造船所とは?
ぞうせんじょ
造船所とは、船舶の設計・建造・修理・改造を専門に行う工場施設で、大規模なドック設備や機械・技術者を擁する産業拠点です。
造船所とは、船舶の設計・製造(建造)・修繕・改造を行うための施設および事業所です。船は陸上の工場では作ることができないほど大型になることが多く、海岸や河川沿いの大規模な敷地にドック(乾ドック・浮きドック)や起重機(クレーン)、溶接設備などを備えた専用施設が必要となります。

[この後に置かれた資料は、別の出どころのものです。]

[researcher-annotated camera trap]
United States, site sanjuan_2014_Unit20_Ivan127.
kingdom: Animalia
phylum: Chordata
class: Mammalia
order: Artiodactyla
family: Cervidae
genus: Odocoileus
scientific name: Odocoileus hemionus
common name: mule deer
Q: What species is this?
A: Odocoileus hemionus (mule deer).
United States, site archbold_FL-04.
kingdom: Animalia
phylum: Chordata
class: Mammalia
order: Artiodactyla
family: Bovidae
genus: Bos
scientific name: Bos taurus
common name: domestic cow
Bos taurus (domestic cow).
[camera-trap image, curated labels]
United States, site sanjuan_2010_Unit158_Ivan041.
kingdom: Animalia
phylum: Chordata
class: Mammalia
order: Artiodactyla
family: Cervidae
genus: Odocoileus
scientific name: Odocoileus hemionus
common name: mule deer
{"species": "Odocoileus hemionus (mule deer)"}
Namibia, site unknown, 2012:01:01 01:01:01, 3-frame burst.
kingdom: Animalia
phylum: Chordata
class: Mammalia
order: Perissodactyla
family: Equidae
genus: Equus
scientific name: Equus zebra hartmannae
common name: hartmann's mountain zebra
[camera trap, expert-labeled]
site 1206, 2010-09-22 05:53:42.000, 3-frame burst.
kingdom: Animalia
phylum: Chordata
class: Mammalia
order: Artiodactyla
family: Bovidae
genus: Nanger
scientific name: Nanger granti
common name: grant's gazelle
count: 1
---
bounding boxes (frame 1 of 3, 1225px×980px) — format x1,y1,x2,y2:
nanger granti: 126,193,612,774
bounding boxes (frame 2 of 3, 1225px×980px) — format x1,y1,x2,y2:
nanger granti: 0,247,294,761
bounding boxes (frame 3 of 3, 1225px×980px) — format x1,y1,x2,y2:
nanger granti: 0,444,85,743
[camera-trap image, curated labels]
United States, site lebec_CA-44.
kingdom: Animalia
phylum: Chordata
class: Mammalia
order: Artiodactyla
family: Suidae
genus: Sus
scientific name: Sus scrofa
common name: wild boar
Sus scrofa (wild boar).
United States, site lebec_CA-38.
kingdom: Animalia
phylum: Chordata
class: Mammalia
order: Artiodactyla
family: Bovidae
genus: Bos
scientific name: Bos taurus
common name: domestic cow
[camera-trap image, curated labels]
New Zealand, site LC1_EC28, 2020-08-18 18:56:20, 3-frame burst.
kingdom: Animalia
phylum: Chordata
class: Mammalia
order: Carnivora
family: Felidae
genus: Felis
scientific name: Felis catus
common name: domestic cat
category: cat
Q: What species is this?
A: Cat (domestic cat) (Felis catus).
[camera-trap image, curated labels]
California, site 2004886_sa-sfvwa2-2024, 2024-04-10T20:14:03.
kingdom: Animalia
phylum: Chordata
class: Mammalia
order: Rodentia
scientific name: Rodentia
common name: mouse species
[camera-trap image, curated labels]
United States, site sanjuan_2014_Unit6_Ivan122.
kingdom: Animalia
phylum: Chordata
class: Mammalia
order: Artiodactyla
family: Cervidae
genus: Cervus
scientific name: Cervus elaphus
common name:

船舶の建造プロセスは複数の工程で構成されています。設計・鋼材の切断・ブロック製造・組み立て・進水・艤装(機器・設備の取り付け)・試運転・引き渡しという流れが一般的です。一隻の大型船を完成させるには数ヶ月から数年を要することもあります。
造船所で建造される船舶の種類は多岐にわたります。
- コンテナ船・タンカー・バルクキャリアなどの貨物船
- 客船・フェリー・クルーズ船
- 漁船・作業船・巡視船
- 軍艦・護衛艦などの官公船
日本はかつて世界最大の造船大国であり、今治造船・ジャパン マリンユナイテッドなどの企業が世界市場で高い競争力を持っています。現在は韓国・中国とのシェア競争が続いていますが、省エネ船・LNG船などの高付加価値分野では依然として高い技術力を誇っています。造船業は鉄鋼・機械・電気など多くの関連産業を支える基幹産業です。
使い方・例文
「長崎の造船所は幕末・明治時代から日本の近代化を支えてきた歴史がある」「地元の造船所で大型タンカーの建造が始まり、進水式には多くの市民が集まった」といった文脈で使われます。